Exercise task 1: Pull out every line of the rows below that contains the string "depth". Case counts, so match capital and lowercase letters exactly.

== Text section ==

Archipelago Books to Host A CELEBRATION OF YANNIS RITSOS at Poets House, 4/11

A Celebration of Yannis Ritsos with translators Karen Emmerich and Edmund Keeley is set for Thursday, April 11th at 7 p.m. at Poets House, 10 River Terrace, NYC. Subway: A/C, 2/3 at Chambers St. Admission: $10, $7 for students and seniors, free to Poets House members.

Join Archipelago Books and Poets House for a night of poetry celebrating the work of Yannis Ritsos, "the greatest poet of our age" (Louis Aragon). Karen Emmerich and Edmund Keeley will read from their remarkable translation of his Diaries of Exile, followed by a discussion of his work.

Yannis Ritsos (1909 - 1990) Plagued by turberculosis, family misfortunes, and repeated persecution for his Communist views, Ritsos spent many years in sanatoriums, prisons, or in political exile. Despite these misfortunes, Ritsos continued writing, eventually achieving a personal, humanitarian medium devoid of anger and recrimination. In 1967, Ritsos was arrested again by the Greek junta and exiled, and was prohibited from publishing until 1972. By the end of his life, and contrary to all odds, Ritsos had published 117 books, including numerous plays and essays.

Karen Emmerich has translated works by Vassilis Vassilikos, Yiorgos Skabardonis, Rhea Galanake, Miltos Sachtouris, and a variety of Greek poets of the twentieth century. Her translation of Sachtouris's Poems (1945-1975) was a 2006 NBCC Poetry Award Finalist and she has received translation grants and awards from PEN and the Modern Greek Studies Association. She teaches at the University of Oregon.

===

Exercise task 2: Duplicate the part of the Ritsos event announcement above that opens with the words "Join Archipelago Books" and closes with "plays and essays.", keeping every word unchanged.

== Records to process ==

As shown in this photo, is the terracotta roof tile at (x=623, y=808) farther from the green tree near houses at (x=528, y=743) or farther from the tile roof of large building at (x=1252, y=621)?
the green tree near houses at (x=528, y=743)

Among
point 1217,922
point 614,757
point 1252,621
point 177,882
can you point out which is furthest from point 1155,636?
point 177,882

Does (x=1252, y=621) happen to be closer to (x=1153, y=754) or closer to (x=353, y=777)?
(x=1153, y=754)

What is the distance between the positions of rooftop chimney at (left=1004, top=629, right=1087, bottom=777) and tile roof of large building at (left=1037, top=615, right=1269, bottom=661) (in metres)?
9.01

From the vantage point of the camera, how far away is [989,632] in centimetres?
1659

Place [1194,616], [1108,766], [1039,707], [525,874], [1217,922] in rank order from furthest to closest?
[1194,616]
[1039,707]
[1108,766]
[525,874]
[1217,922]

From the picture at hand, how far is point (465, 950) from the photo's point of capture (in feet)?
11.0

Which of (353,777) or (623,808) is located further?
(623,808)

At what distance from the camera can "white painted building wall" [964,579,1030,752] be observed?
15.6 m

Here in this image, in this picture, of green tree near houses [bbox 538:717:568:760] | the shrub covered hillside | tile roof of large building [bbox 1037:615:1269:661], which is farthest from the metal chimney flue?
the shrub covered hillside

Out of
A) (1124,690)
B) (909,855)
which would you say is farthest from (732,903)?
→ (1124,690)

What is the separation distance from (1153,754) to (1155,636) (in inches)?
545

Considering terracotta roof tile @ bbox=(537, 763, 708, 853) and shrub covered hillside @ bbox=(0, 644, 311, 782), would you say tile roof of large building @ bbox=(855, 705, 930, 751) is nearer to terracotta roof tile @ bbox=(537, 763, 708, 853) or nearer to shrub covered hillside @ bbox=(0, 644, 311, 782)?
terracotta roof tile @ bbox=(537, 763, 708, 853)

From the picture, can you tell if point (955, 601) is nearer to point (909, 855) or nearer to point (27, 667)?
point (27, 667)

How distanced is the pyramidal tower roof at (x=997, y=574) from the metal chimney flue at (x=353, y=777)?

===
== Records to process ==

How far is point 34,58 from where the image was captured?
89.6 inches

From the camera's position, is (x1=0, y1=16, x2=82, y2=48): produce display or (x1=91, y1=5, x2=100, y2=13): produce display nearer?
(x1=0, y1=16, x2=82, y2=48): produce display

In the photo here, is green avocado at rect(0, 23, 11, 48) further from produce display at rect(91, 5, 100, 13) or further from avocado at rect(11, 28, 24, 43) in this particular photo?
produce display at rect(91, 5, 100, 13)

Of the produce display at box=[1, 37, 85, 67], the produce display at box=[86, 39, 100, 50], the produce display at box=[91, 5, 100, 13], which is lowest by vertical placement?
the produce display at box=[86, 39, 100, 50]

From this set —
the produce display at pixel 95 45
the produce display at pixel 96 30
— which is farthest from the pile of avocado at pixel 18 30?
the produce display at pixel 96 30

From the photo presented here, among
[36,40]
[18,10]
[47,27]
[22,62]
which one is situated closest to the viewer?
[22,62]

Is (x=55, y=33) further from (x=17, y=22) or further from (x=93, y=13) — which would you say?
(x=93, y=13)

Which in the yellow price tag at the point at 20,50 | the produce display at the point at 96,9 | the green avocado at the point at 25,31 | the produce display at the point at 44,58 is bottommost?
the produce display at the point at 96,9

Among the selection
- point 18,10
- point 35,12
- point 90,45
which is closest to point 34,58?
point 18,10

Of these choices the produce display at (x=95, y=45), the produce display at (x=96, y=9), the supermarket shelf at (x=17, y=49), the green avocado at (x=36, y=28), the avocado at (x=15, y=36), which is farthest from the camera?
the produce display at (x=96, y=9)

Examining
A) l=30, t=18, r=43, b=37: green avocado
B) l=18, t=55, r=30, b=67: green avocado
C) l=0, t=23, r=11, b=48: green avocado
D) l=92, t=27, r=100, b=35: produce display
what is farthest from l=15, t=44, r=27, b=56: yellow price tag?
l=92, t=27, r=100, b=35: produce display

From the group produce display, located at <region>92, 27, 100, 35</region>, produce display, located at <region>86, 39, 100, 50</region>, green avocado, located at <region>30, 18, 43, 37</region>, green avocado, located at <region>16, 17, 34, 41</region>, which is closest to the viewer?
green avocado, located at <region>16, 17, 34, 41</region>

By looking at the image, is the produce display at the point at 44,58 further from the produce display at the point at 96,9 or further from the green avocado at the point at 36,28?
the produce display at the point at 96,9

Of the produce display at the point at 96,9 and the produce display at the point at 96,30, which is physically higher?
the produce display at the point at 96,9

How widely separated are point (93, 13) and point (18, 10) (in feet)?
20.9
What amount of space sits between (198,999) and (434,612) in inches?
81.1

===
== Records to process ==

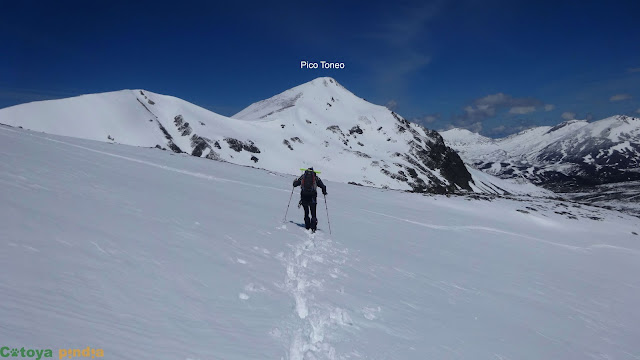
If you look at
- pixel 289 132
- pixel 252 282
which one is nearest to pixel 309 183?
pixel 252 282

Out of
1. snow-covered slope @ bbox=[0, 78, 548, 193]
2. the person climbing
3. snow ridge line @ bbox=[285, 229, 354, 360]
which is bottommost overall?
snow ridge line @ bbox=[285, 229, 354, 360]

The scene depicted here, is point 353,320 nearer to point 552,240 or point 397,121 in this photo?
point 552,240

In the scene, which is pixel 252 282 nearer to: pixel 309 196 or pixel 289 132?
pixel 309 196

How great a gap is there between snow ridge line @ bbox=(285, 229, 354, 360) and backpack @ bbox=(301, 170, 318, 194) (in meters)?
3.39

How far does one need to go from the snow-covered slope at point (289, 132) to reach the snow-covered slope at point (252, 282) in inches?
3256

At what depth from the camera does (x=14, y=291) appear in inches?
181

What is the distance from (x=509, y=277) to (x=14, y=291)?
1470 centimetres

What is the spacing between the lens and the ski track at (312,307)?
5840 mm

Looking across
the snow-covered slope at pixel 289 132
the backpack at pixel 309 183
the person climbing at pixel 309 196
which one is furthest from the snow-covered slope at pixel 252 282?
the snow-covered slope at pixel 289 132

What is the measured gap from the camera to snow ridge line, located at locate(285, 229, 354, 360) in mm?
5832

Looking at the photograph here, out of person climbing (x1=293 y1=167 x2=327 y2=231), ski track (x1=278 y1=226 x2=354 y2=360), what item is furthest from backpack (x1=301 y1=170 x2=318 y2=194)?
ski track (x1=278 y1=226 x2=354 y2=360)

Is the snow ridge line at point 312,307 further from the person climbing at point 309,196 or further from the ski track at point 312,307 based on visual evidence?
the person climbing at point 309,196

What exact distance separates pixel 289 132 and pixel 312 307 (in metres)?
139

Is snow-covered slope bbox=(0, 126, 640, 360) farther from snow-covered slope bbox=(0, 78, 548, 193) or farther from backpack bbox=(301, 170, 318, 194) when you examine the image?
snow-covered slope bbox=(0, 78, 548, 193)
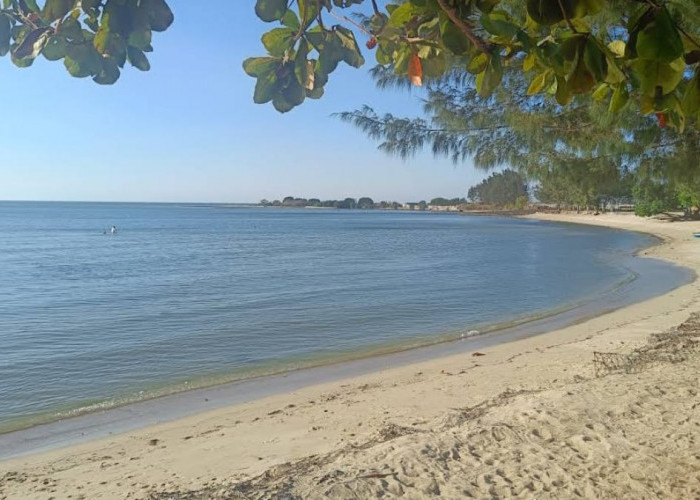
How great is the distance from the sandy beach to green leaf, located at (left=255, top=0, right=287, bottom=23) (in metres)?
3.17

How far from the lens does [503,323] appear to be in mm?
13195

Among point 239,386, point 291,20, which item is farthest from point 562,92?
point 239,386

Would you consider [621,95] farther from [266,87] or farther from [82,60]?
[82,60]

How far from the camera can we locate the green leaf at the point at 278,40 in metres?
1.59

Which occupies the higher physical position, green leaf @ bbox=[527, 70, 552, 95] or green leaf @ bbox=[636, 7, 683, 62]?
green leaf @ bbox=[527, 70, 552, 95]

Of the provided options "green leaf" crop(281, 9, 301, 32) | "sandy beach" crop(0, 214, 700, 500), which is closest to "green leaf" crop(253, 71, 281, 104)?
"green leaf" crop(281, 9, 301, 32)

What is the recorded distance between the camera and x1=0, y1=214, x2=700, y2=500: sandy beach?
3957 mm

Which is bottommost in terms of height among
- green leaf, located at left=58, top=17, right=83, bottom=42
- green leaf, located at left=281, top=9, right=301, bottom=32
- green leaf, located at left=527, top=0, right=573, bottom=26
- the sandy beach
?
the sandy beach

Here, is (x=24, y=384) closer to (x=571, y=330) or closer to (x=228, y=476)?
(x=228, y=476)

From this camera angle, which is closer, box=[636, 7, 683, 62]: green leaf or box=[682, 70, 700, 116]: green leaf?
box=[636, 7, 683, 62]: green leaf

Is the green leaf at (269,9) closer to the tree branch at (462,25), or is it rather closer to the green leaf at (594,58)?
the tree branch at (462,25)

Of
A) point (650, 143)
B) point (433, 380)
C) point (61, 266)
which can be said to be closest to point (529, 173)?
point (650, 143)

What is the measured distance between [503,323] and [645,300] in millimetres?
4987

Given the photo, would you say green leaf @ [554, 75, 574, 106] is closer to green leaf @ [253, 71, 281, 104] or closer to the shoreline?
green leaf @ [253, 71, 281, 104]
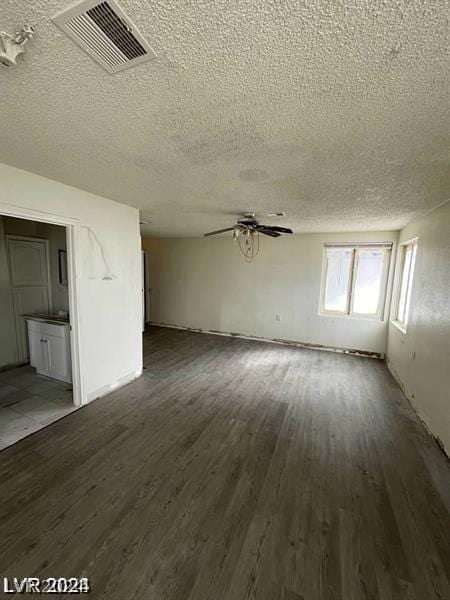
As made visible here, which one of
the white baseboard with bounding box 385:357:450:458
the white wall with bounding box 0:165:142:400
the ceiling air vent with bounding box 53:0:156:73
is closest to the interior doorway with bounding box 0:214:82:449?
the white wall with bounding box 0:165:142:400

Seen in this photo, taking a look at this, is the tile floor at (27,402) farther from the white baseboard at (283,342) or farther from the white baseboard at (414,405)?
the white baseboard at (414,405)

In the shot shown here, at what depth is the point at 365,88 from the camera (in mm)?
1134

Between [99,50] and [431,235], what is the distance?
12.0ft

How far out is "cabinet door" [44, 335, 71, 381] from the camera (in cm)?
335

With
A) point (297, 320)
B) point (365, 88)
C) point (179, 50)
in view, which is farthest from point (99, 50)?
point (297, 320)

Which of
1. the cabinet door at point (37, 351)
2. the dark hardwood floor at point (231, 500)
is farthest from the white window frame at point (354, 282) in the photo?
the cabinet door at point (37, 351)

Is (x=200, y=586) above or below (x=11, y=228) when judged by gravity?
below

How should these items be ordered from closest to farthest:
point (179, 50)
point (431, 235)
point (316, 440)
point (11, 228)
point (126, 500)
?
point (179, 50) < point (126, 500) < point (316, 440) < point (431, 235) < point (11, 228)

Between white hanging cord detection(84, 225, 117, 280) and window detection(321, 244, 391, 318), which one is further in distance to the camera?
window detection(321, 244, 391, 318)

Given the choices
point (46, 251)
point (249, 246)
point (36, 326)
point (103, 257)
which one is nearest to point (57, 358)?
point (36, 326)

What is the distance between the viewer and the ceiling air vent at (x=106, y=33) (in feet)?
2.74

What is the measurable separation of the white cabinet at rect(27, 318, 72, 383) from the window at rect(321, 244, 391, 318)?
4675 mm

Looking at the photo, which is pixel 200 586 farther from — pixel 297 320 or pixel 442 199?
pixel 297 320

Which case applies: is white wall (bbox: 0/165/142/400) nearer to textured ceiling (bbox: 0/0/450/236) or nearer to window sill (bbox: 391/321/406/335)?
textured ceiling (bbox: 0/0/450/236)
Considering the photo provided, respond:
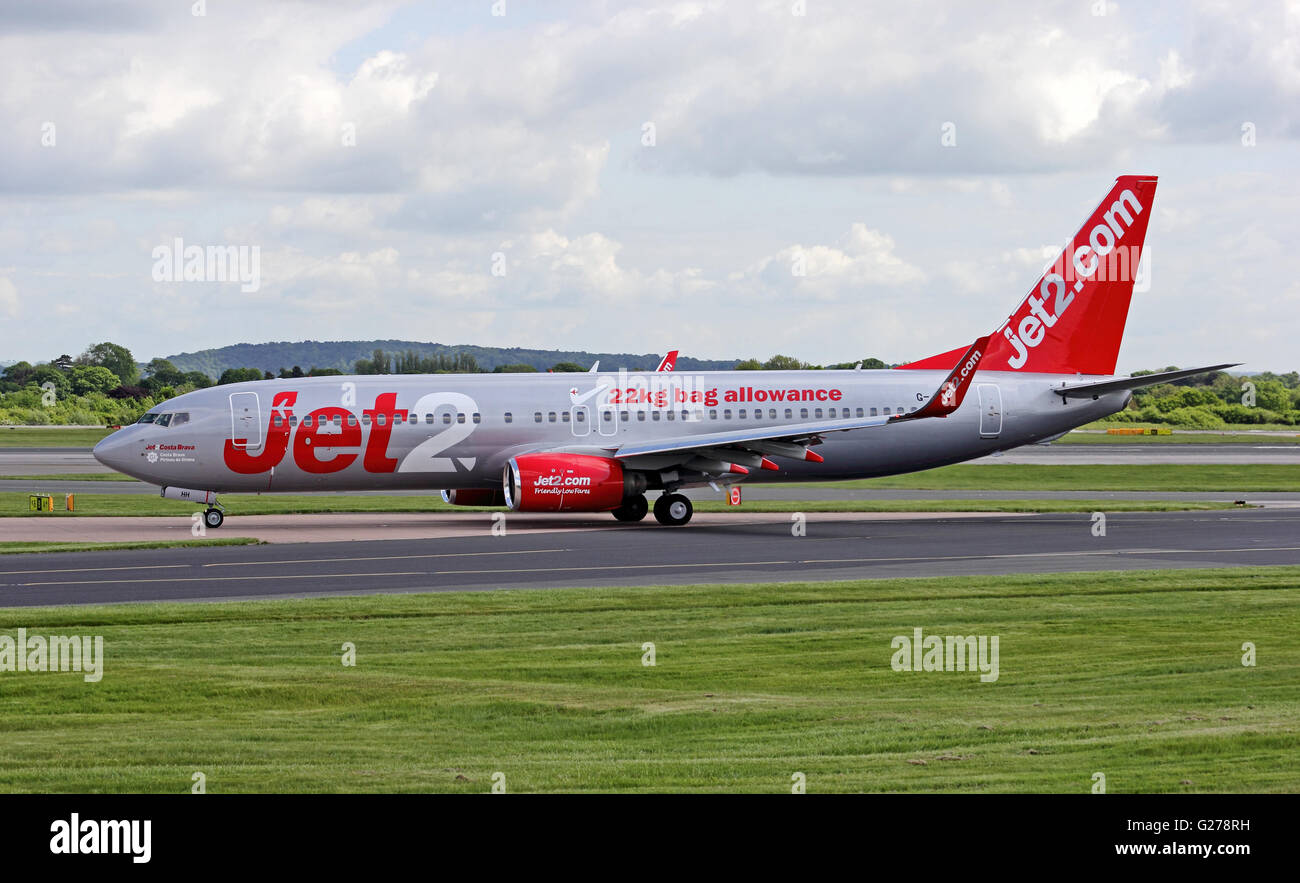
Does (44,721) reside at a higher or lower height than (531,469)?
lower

===

Complete answer 1:
At what depth from the camera does (x=14, y=291) appear in inches?
In the shot shown here, at what depth is the point at 365,88 from the camera (in mm)?

Complete answer 2:
Join Archipelago Books and Poets House for a night of poetry celebrating the work of Yannis Ritsos, "the greatest poet of our age" (Louis Aragon). Karen Emmerich and Edmund Keeley will read from their remarkable translation of his Diaries of Exile, followed by a discussion of his work.

Yannis Ritsos (1909 - 1990) Plagued by turberculosis, family misfortunes, and repeated persecution for his Communist views, Ritsos spent many years in sanatoriums, prisons, or in political exile. Despite these misfortunes, Ritsos continued writing, eventually achieving a personal, humanitarian medium devoid of anger and recrimination. In 1967, Ritsos was arrested again by the Greek junta and exiled, and was prohibited from publishing until 1972. By the end of his life, and contrary to all odds, Ritsos had published 117 books, including numerous plays and essays.